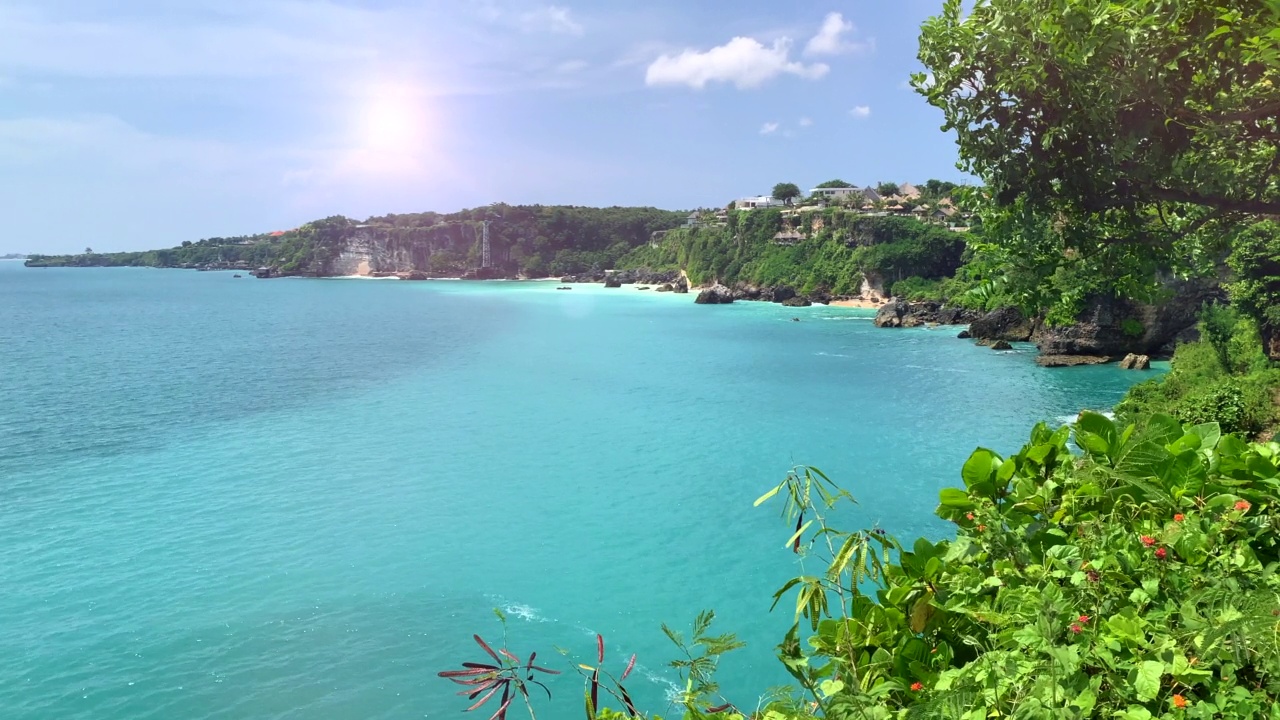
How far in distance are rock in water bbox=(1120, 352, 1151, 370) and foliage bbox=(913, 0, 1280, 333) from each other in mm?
37303

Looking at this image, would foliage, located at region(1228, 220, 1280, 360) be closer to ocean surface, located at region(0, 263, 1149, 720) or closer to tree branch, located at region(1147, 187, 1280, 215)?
ocean surface, located at region(0, 263, 1149, 720)

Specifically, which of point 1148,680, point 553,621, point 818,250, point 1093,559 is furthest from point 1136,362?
point 818,250

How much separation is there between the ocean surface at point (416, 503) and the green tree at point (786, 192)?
288 ft

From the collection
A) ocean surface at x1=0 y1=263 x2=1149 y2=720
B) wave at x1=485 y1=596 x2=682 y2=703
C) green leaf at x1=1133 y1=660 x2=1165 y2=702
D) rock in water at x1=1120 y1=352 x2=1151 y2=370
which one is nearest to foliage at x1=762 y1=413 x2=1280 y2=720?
green leaf at x1=1133 y1=660 x2=1165 y2=702

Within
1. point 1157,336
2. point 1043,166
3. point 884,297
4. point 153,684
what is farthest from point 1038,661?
point 884,297

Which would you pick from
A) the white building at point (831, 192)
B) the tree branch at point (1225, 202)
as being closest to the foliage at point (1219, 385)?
the tree branch at point (1225, 202)

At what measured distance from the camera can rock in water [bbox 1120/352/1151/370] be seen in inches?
1620

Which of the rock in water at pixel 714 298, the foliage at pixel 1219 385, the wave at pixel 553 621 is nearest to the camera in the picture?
the wave at pixel 553 621

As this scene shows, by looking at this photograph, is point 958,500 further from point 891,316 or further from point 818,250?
point 818,250

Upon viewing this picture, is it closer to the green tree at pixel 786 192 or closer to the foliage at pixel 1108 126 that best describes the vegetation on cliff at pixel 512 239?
the green tree at pixel 786 192

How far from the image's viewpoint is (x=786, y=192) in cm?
13250

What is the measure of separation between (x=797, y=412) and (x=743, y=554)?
15.2 meters

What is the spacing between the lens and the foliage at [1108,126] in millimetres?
7270

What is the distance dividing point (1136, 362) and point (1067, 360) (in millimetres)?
3310
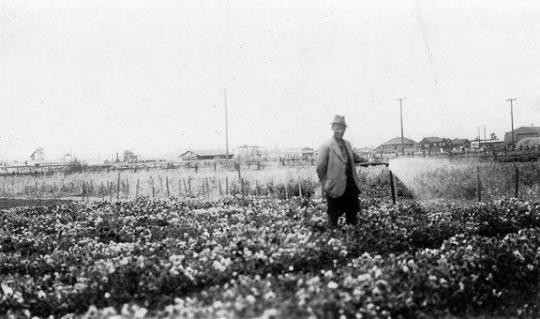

════

Set task:
Return every line of the material above that contains the word "leaf", matching uppercase and lowercase exactly.

Finished exercise:
C) green leaf at x1=1133 y1=660 x2=1165 y2=702
green leaf at x1=1133 y1=660 x2=1165 y2=702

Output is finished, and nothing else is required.